Most of my work to date on spoken language dialog systems has beeen in the context of consultancy work in the commercial domain, where I have worked with companies such as Nuance, Phillips and VeCommerce to deliver real deployed systems based on speech recognition; through this work I've been involved in a number of high-profile applications in everyday use in Australia.
As a consequence of this work, I have become very interested in the design and development of practical spoken language dialog systems, and in the question of how we can best design systems that are 'habitable'. I'm particularly conscious of what I perceive as a very wide gap between the kinds of systems that are deployed in the real world, and the kinds of systems that are developed in research laboratories and discussed at academic conferences. I am very interested in the reasons for this difference, and the question of the extent to which one might narrow the gap. I think it's reasonable to ask whether attempting to narrow that gap by making systems more 'natural' is the right thing to do: increasingly, I'm of the view that it is not, principally because the way current technologies are able to detect and react to error is fundamentally different from what we as humans are able to do.
With Stephen Choularton, I am exploring the problem of how we can handle speech recognition errors [Choularton and Dale 2004], with a particular focus on 'early detection': can we determine, simply from properties of the speech signal itself, that the user's utterance is likely to be misunderstood by the recognizer? Our results here so far are promising, and are the subject of a patent application; we believe we can predict with high accuracy whether a speech recogniser willl misrecognize a given utterance, thus allowing the system to take pre-eemptive action before the error takes the dialogue off-track.

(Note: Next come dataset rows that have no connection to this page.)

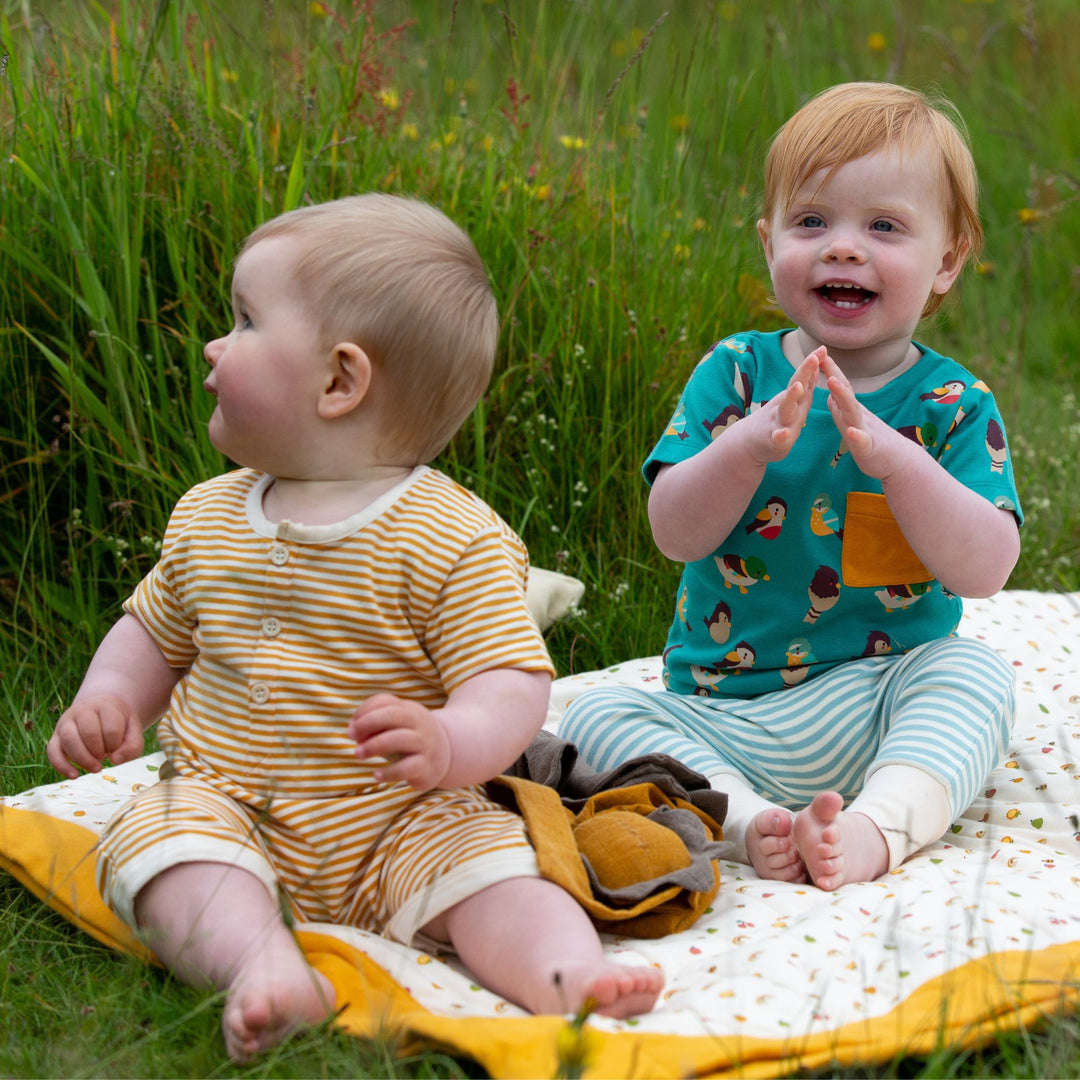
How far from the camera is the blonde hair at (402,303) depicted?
5.23ft

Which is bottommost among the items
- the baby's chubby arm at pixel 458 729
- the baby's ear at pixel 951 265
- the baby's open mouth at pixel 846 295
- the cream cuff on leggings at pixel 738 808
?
the cream cuff on leggings at pixel 738 808

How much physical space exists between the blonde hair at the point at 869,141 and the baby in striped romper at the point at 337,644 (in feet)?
1.91

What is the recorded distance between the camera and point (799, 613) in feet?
6.86

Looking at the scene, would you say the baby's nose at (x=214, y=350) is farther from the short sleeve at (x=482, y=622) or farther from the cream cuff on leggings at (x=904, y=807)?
the cream cuff on leggings at (x=904, y=807)

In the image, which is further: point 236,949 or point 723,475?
point 723,475

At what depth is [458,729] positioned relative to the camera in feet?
4.72

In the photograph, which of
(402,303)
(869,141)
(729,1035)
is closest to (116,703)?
(402,303)

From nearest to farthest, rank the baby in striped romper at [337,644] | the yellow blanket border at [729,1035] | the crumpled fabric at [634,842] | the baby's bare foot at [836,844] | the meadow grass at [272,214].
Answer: the yellow blanket border at [729,1035] < the baby in striped romper at [337,644] < the crumpled fabric at [634,842] < the baby's bare foot at [836,844] < the meadow grass at [272,214]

From the beginning of 2007, we have received funding under the ARC's Thinking Systems Initiative, as part of a large multisite team and a five-year project, to build a sophisticated and reactive embodied conversational agent. Our role in this project is two-fold: first, we are interested in producing spoken output that is conveyed with appropriate intonational structure, and married to appropriate facial expressions; and second, we aim to pursue the idea of what we might call 'quasi-conversational systems', where the linguistic limitations of the system's interpretational capabilities are acknowledged and leveraged.